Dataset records

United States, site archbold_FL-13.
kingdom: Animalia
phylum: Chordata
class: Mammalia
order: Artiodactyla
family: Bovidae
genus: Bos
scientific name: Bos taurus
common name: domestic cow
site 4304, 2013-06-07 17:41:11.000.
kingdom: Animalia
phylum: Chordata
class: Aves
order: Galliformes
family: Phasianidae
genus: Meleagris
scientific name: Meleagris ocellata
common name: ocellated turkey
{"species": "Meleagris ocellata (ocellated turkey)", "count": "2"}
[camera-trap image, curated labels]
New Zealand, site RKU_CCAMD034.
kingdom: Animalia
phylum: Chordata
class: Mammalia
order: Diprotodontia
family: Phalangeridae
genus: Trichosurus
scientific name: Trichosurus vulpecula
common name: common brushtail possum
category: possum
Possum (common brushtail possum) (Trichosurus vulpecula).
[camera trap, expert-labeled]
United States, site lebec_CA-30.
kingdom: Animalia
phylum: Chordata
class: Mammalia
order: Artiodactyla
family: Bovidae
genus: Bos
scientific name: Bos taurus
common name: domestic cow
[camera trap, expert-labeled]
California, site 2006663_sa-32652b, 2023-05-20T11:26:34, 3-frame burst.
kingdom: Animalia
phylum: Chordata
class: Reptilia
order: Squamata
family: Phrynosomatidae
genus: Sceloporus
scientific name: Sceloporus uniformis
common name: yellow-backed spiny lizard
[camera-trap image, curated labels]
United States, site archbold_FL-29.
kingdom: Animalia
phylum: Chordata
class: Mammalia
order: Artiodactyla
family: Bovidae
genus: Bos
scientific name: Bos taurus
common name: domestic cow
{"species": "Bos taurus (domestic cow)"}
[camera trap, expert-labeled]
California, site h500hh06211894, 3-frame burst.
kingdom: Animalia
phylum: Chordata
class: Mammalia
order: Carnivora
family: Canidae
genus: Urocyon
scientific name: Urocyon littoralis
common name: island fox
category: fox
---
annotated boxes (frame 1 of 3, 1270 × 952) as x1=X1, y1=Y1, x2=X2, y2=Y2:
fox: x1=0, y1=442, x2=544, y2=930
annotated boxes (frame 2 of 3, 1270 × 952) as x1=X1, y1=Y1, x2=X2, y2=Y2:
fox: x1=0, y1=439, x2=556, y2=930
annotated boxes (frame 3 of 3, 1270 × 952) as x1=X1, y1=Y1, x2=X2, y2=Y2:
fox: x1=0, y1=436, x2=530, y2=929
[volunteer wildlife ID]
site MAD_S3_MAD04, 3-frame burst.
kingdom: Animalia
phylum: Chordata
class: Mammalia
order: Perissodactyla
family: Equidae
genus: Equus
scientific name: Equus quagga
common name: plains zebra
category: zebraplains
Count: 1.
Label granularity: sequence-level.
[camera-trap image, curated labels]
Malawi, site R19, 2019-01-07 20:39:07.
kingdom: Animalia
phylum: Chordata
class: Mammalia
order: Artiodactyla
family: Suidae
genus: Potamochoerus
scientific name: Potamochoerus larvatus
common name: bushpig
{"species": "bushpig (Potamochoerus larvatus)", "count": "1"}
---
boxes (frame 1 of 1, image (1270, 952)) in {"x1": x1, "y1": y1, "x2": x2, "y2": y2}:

* _YOUR INSTRUCTIONS_:
Retype exactly the lines from the start of the entries through the one with "scientific name: Meleagris ocellata"; include both ends.

* _RESPONSE AREA_:
United States, site archbold_FL-13.
kingdom: Animalia
phylum: Chordata
class: Mammalia
order: Artiodactyla
family: Bovidae
genus: Bos
scientific name: Bos taurus
common name: domestic cow
site 4304, 2013-06-07 17:41:11.000.
kingdom: Animalia
phylum: Chordata
class: Aves
order: Galliformes
family: Phasianidae
genus: Meleagris
scientific name: Meleagris ocellata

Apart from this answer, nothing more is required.